Although the exact cause(s) of vasculitis is not known, Mg depletion appears to be a presence in different types of vasculitis. When several of our cardiovascular- diseased patients were admitted to our hospitals, a number of them exhibited an underlying vasculitis coupled with an ionized Mg deficiency along with elevated serum levels of ceramides and PAF. Mg-deficient animals, in our labs, exhibited elevated serum and tissue levels of ceramides and PAF which could be reduced/inhibited with specific antagonists of ceramide and PAF synthesis. Elevated dietary levels of Mg also reduced the synthesis of both ceramides and PAF, at least in experimental animals. Experimental animals fed Mg deficient diets exhibited, in-vivo, inflammatory alterations in the microcirculation similar to those patients presenting with different forms of vasculitis (e.g., elevated cytokines, elevated chemokines, elevated adhesion molecules, elevated tissue levels of NF-kB, along with other substances). In view of these new findings from our laboratories, it is our belief that patients exhibiting vasculitis should be treated with oral Mg supplements along with inhibitors of ceramide and PAF synthesis in order to determine if our hypothesis is valid.
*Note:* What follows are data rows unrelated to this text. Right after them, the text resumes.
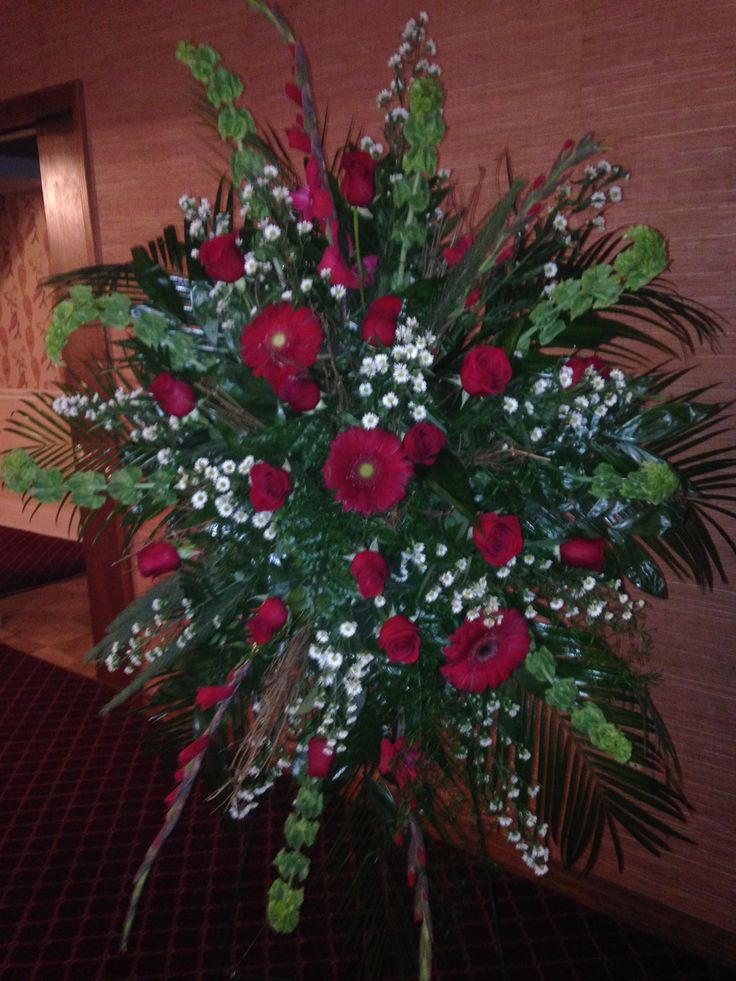 Fresh funeral spray using red gladioli red roses red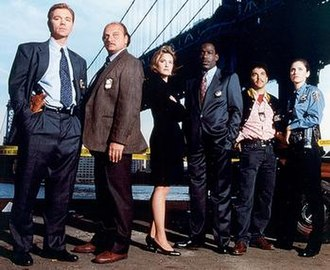 NYPD Blue - Original cast (from left): Caruso, Franz, Stringfield, McDaniel, Turturro, and Brenneman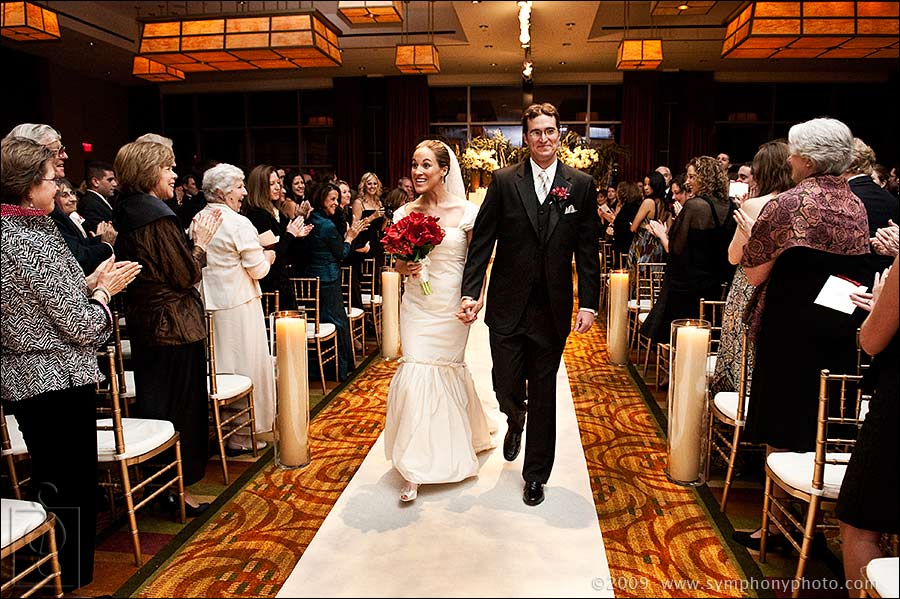 Bride and groom walk down the aisle at the Intercontinental Hotel in Boston, MA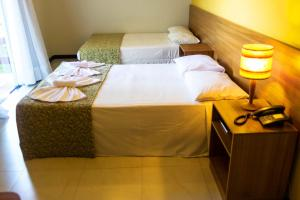 A bed or beds in a room at Hotel Girassol All Inclusive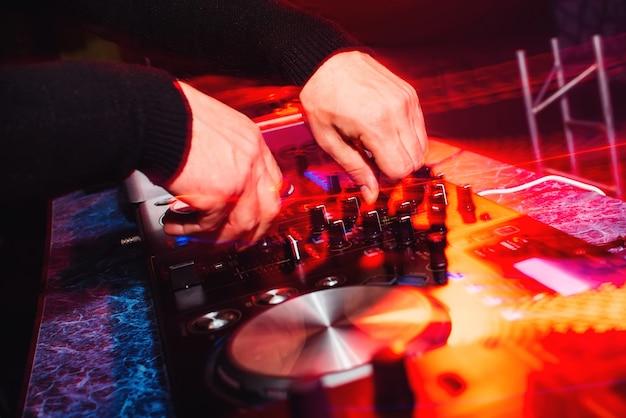 Handen van een professionele dj die muziek speelt en mengt met heldere lichteffecten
Much of our original investigations were supported, in part, by research grants from The National Heart, Lung and Blood Institute, The National Mental Health Institute, The National Institute on Drug Abuse, and The National Institute on Alcoholism and Alcohol Abuse along with unrestricted research grants from several pharmaceutical companies. Some of our studies were initiated while two of us (BMA and BTA) were on the faculty of The Albert Einstein College of Medicine. While our original studies were underway, two of our colleagues passed away, namely Professor Lawrence M. Resnick and Anthony Carella. Both of these outstanding scientists will be sorely missed.
The authors declare there are no conflicts of interest.